▶ **REQUIRED TASK 1**
Please list every line of the records below that contains the word "concrete", copying each line in full. Case counts.
# PASSAGE start
# International 354?



## cochran (Jul 14, 2004)

Hi, new to forum and the world of International tractors. Had a Ford for 24 years and wondering if I should have stayed with Ford. Having a devil of a time finding out what model my tractor actually is (British made with a loooooong model # on tag) even though I now believe it to be a 345. Does anyone know someone who can decode that number on my tractor? I've looked everywhere on the net and the only fella that has these codes is a guy named Milton Fox in Indiana but I have no way of reaching him and believe me, I have tried.

Assuming it is a 354, anyone know where I can get bearings etc. for the gear box? Same box was in the 354, 364, 374. 444, 2300A 2350A so someone should have them. My IH dealer is not much help. They want to sell me a new tractor. They can get some of the parts but the cost is simply outrageous. One bearing without the cup $65. It is a simple little open cage bearing with 1/4 balls. $65!!!!!!

Anyway, this tractor is new to me and learning as I go so any help and support would be greatly appreciated. 

Thanks,

John


----------



## cyrush (Apr 20, 2010)

Post the serial no here and we may be able to help!!

I sell copies of the genuine IH service manuals, if interested, drop me. pM with your e mail address for further details!!


----------



## cochran (Jul 14, 2004)

The model #A490002B000519


----------



## cyrush (Apr 20, 2010)

Regretably, cant confirm it is specifically a 354 but the build code is a Bradford tractor so 354 or 444, identical tractors apart from engine HP !!

It is an early serial no, all serial no runs start at 501 !!!


----------



## Potluck Farms (Sep 13, 2021)
# PASSAGE end
# DATASET EXCERPTS start
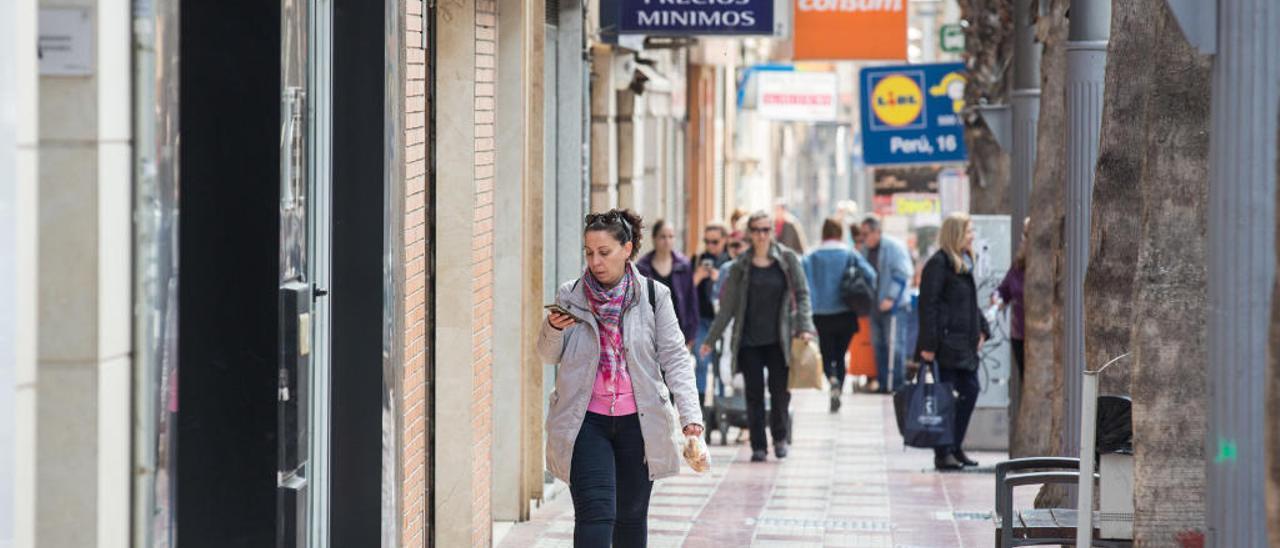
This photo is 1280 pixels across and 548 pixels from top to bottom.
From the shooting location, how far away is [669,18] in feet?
47.4

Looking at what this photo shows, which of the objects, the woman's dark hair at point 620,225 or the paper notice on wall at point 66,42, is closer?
the paper notice on wall at point 66,42

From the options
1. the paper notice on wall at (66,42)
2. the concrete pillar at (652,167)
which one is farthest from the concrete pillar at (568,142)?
the concrete pillar at (652,167)

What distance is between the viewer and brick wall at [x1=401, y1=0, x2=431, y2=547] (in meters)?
8.63

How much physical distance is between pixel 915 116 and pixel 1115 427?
18777 millimetres

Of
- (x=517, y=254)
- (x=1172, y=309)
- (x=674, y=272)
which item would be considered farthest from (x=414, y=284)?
(x=674, y=272)

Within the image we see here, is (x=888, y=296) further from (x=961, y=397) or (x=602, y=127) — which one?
(x=961, y=397)

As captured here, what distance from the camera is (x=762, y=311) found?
1516cm

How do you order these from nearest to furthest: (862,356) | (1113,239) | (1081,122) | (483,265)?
(1113,239) → (1081,122) → (483,265) → (862,356)

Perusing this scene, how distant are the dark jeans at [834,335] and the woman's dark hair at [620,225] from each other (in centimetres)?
1082

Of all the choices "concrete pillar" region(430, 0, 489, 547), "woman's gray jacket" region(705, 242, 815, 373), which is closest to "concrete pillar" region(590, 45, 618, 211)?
"woman's gray jacket" region(705, 242, 815, 373)

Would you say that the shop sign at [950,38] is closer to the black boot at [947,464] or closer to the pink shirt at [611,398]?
the black boot at [947,464]

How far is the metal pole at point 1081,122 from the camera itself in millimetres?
10000

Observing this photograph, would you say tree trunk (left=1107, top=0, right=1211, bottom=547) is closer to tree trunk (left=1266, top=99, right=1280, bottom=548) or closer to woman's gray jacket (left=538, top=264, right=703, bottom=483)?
tree trunk (left=1266, top=99, right=1280, bottom=548)

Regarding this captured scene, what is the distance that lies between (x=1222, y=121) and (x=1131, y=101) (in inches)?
116
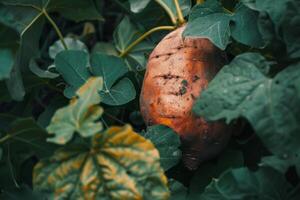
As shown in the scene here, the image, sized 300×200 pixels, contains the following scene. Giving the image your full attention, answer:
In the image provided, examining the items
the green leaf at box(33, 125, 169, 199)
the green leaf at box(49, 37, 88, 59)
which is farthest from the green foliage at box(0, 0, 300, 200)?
the green leaf at box(49, 37, 88, 59)

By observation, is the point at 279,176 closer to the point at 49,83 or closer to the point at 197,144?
the point at 197,144

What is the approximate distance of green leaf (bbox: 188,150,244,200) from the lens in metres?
Result: 1.16

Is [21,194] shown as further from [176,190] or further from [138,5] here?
[138,5]

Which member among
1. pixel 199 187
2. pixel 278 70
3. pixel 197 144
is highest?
pixel 278 70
# DATASET EXCERPTS end
▶ **REQUIRED TASK 2**
Extend the forum thread about the International 354 tractor, picking up from where it stops.

▶ **ANSWER 1**
2. the concrete pillar at (652,167)
which one is farthest from the concrete pillar at (568,142)?
the concrete pillar at (652,167)
Of all the choices "concrete pillar" region(430, 0, 489, 547), "woman's gray jacket" region(705, 242, 815, 373), which is closest to "concrete pillar" region(590, 45, 618, 211)?

▶ **ANSWER 2**
Hi, we are in the exact same circumstance now here in 2021. We have the model number (very similar number to the posting listed on here) and info but not the serial number for the IH 354 we purchased. Can you please include the information on where to obtain the replacement bearings and assorted pieces without having to purchase a whole new gear box? We have been chasing down many avenues and have had no luck. Thank you so much!


----------



## pogobill (Jan 31, 2012)

Schematic, Manuals, Specifications and Diagrams for Chassis, transmission gears and shafts | Case IH | MyCNHi US Store


Find schematics, manuals, specifications and diagrams for CHASSIS, TRANSMISSION GEARS AND SHAFTS. Find genuine OEM parts for your needs.




www.mycnhistore.com




This may give you some insight into parts, or perhaps numbers to cross reference.


----------



## FredM (Nov 18, 2015)

Most bearings and seals are made and supplied by outside manufacturers and should have their brand name and part number on them, you take these to a bearing and seal shop and if there are no numbers, then the counter person will measure the dimensions of bearing or seal and let you know if they can supply.

Sometimes bearings and seals may be specially made and then you have to go genuine, and that is "ouch".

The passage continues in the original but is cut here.